Al borde de cada piletón, un caño angosto largaba cada tanto un rocío perfumado: flores silvestres, dijo el señor. Eso, mezclado con el olor a basura, daba náuseas. Si fuerzo el recuerdo, podría vomitar ahora mismo. Yo me tapaba la nariz con la mano, con la remera, con un pañuelo que olía a suavizante de ropa. Mamá y la directora fruncían la nariz, apuraban al guía, un verdadero fanático del tratamiento de residuos. Los alumnos se divertían. Pajarito metía la mano en el piletón y nos salpicaba con el agua podrida. Cuando la directora le gritó que la cortara, Pajarito metió la cabeza entera en la pileta. Así terminó la excursión.
En el micro de regreso me senté con mamá que, sin que yo le preguntara, dijo que Pajarito se portaba así porque había perdido a la mamá. Me contó que, después del colegio, trabajaba de canillita. Mirá la cara de sueño, pobre, tiene cinco hermanos a los que lleva a la escuela y les prepara de comer. Cuando le pregunté si le iba bien en el colegio, se le transfiguró la cara; me dijo que no me hiciera la viva, ¿acaso no me daba cuenta de que esos chicos iban al colegio por el comedor? Ofendida, se levantó de su asiento y me dejó sola.
Ya entrados en la ruta, después de molestar a todos con su manía de abrir los tupper, Pajarito vino hasta mi lugar y se quedó parado, mirándome. Yo agarré fuerte mi mochila. Con movimientos suaves, muy suaves, Pajarito se sentó junto a mí, sonrió apenas para mostrarme los dientes, se estiró el pelo hacia atrás, y me besó en la boca. Tenía aliento a cigarrillo.

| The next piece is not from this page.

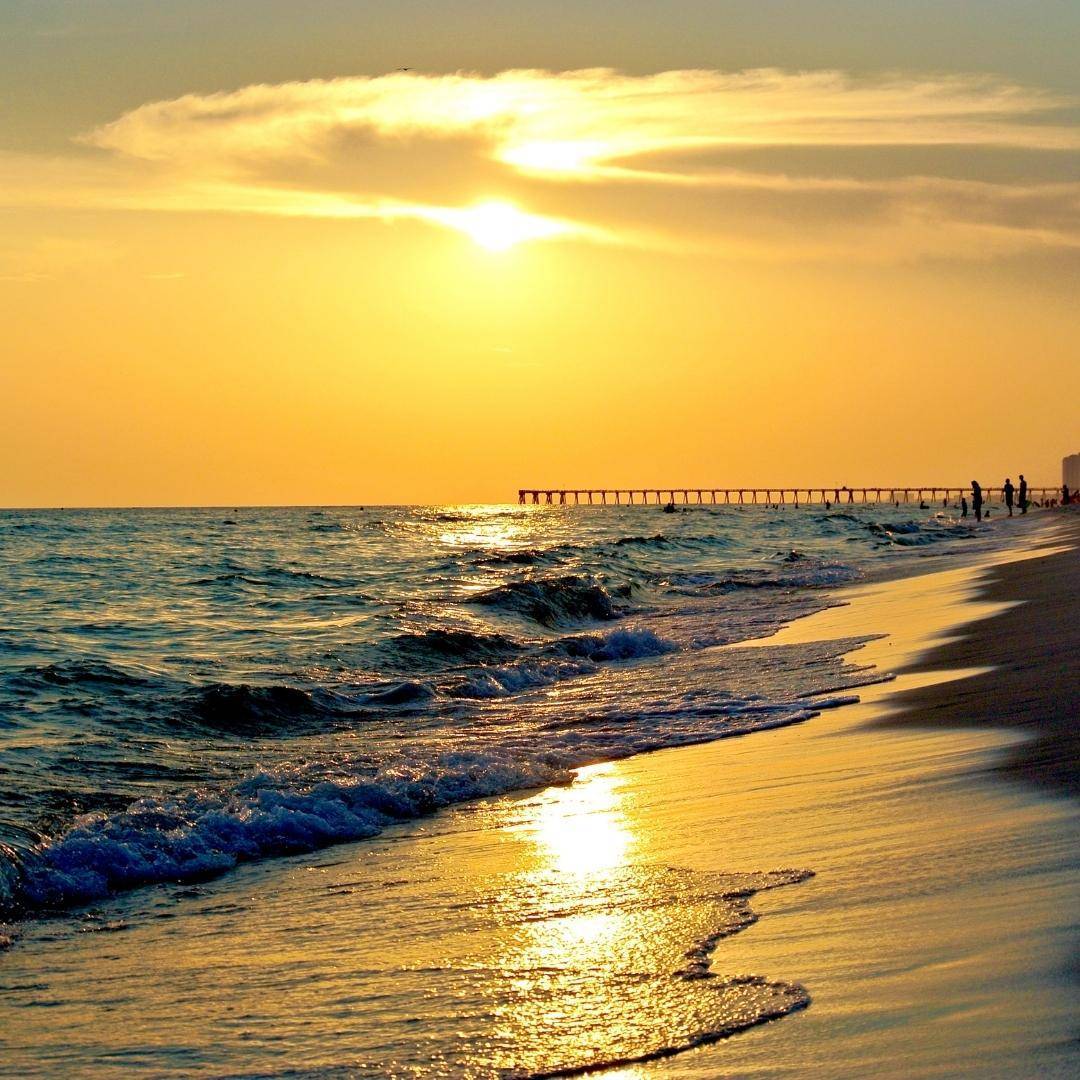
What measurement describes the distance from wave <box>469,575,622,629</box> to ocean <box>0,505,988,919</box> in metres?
0.10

Olga se pone de pie, agarra de la mesa las planillas de horas extra y sale de la oficina como si, en lugar de caminar, se deslizara. Le sirvo café a Soledad; concentrada solo en sus uñas, ni siquiera me agradece. Se sopla el esmalte y después, con las manos bien abiertas, levanta la taza y da un sorbo delicado. Las pecas en la nariz y en los pómulos me resultan hermosas. Parece una princesa maldita, de esas que se admiran y detestan a la vez. Quisiera preguntarle si está celosa, si le da bronca que yo pase tanto tiempo con su mamá; con su mamita que la lleva al consultorio para enseñarle, para que me vea como en un documental.
Pero en lugar de hablar, cierro la puerta con la punta del pie y nos quedamos a solas en la oficina. Entonces Soledad agarra fuerte la taza, con las dos manos. Ya no le importa arruinarse la francesita. Yo, con movimientos suaves, muy suaves, me siento junto a ella, sonrío apenas para mostrarle los dientes, y después de estirarme el pelo hacia atrás, acerco mi boca a la suya.